Tragico evento a Torino. Oggi, Alex Pompa, un giovane residente a Collegno, è stato recentemente condannato dalla Corte d’Assise d’Appello a sei anni, due mesi e venti giorni di reclusione. Secondo l’accusa, Pompa avrebbe ucciso il padre con diverse coltellate nel cercare di difendere la madre, attaccata durante una grossa discussione familiare.
La decisione della corte ribalta il verdetto precedente, dove Pompa era stato dichiarato innocente in base al principio di legittima difesa. Il pubblico ministero, Alessandro Aghemo, aveva originariamente richiesto una pena di quattordici anni, citando la gravità del gesto nonostante le circostanze attenuanti.
La dinamica degli eventi ha avuto inizio con una segnalazione telefonica ai carabinieri da parte di Alex, il quale aveva confessato l’atto. La situazione familiare si era deteriorata quando il padre, Giuseppe Pompa, aveva manifestato una violenta gelosia verso la moglie, ostilità scaturita da un innocuo gesto di un collega di lavoro nei confronti della donna, che aveva scatenato in Giuseppe un’ira incontenibile.
Secondo le testimonianze, la tensione era salita a tal punto che Alex e suo fratello Loris temevano per la propria vita e quella della loro madre. La difesa ha enfatizzato come l’atto fosse stato compiuto in un contesto di estrema necessità, per proteggere la famiglia da una minaccia immediata e letale.

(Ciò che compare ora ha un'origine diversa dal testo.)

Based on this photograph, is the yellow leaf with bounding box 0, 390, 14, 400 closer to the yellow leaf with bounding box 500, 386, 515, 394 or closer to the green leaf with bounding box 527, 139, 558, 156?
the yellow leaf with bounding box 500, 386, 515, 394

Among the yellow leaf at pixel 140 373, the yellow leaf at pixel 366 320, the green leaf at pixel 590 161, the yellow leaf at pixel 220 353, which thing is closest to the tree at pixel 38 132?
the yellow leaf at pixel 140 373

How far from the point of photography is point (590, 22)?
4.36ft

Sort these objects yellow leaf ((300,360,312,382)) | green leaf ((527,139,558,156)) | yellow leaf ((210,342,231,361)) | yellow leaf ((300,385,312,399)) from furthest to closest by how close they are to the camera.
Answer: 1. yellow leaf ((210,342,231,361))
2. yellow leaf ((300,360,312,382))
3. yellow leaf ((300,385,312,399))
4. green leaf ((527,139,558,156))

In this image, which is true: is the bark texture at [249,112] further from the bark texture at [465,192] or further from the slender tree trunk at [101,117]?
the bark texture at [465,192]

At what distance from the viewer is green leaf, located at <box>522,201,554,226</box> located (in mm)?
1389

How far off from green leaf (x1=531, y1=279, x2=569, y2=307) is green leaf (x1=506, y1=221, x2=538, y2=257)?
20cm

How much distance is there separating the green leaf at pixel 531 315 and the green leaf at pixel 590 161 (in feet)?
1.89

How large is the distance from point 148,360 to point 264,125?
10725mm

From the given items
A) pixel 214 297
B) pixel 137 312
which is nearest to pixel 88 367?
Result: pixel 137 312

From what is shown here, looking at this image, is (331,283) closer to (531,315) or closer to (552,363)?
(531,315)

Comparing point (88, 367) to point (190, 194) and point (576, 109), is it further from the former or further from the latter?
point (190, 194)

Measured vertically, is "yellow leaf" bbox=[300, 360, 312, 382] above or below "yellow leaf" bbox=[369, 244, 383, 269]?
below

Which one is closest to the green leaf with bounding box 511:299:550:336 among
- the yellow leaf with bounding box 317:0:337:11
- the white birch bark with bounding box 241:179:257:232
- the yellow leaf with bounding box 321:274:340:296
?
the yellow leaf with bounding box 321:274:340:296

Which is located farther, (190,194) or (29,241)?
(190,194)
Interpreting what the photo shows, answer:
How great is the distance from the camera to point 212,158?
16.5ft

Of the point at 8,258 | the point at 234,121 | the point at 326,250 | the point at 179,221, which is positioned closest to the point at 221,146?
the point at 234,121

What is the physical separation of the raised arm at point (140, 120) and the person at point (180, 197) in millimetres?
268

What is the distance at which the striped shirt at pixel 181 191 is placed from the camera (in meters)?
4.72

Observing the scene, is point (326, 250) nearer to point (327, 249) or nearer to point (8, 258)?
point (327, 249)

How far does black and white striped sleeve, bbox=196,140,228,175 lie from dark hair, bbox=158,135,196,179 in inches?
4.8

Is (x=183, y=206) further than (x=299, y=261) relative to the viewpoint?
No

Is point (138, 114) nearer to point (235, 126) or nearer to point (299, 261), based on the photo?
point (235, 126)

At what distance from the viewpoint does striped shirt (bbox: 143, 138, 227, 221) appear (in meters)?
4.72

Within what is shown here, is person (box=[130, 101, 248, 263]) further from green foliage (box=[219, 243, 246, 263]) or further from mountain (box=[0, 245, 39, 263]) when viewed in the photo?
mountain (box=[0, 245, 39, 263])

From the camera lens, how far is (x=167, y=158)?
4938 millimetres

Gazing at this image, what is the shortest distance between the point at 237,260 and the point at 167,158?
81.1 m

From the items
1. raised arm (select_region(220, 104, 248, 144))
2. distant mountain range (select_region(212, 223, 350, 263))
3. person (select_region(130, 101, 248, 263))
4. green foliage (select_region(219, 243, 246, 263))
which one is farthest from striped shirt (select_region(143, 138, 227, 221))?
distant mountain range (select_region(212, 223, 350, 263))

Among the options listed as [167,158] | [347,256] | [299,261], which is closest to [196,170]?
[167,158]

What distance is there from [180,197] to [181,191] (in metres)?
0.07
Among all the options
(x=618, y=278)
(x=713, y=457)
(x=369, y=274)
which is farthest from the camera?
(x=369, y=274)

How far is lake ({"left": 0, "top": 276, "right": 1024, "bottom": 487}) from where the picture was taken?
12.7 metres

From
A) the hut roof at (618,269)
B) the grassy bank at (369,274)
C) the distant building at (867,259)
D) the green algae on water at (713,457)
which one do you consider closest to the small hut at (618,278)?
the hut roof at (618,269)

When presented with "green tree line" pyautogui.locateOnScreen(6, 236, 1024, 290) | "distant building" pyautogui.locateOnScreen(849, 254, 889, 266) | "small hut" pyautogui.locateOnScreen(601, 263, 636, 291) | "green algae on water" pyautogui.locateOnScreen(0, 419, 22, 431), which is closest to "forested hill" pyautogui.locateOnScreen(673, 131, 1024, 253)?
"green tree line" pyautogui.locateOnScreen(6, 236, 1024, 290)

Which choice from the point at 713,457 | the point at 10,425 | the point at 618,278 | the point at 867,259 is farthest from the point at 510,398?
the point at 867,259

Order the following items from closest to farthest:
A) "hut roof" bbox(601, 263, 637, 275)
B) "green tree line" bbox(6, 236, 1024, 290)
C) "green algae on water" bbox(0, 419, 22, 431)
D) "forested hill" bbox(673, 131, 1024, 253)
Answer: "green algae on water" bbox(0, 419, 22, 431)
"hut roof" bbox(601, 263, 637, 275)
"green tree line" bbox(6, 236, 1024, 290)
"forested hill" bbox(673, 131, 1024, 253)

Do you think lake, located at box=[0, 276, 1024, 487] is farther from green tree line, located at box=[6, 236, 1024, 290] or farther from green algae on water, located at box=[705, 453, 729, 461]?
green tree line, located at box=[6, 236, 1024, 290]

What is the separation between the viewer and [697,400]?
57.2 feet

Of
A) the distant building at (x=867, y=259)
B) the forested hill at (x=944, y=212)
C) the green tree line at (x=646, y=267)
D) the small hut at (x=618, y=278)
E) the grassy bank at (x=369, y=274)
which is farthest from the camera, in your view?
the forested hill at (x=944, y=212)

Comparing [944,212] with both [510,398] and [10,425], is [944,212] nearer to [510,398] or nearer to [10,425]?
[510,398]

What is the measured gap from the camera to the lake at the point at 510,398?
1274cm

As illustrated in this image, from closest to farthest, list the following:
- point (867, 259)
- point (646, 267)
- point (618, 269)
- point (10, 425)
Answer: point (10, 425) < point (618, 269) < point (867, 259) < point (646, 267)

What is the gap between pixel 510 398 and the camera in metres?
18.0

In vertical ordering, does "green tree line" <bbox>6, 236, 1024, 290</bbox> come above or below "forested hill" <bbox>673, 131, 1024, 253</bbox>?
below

L’avvocato difensore, Claudio Strata, ha espresso disappunto rispetto alla decisione della Corte d’Appello, soprattutto riguardo la richiesta di un’ulteriore valutazione delle testimonianze fornite dalla madre e dal fratello dell’imputato, già ritenute credibili in primo grado.
La famiglia di Alex non ha nascosto il proprio dissenso di fronte alla sentenza, proclamandone l’ingiustizia e rimarcando il loro sostegno incondizionato verso Alex. Maria, la madre del ragazzo, ha sottolineato con commozione che il figlio non è un assassino, ma piuttosto colui che ha agito per salvare la propria famiglia da un destino potenzialmente fatale.
Il caso di Alex Pompa solleva questioni complesse relative alla difesa personale e alla violenza domestica, evidenziando come, in situazioni di pericolo imminente, le azioni possano trascendere i confini della legalità. La sentenza emessa sta provocando un ampio dibattito sulla giustizia e sulla protezione delle vittime di abusi domestici. La famiglia ha annunciato l’intenzione di continuare a lottare contro la sentenza, auspicando un cambiamento nel sistema che possa prevenire altre tragedie simili a quella vissuta da loro e da altre donne vittime di violenza.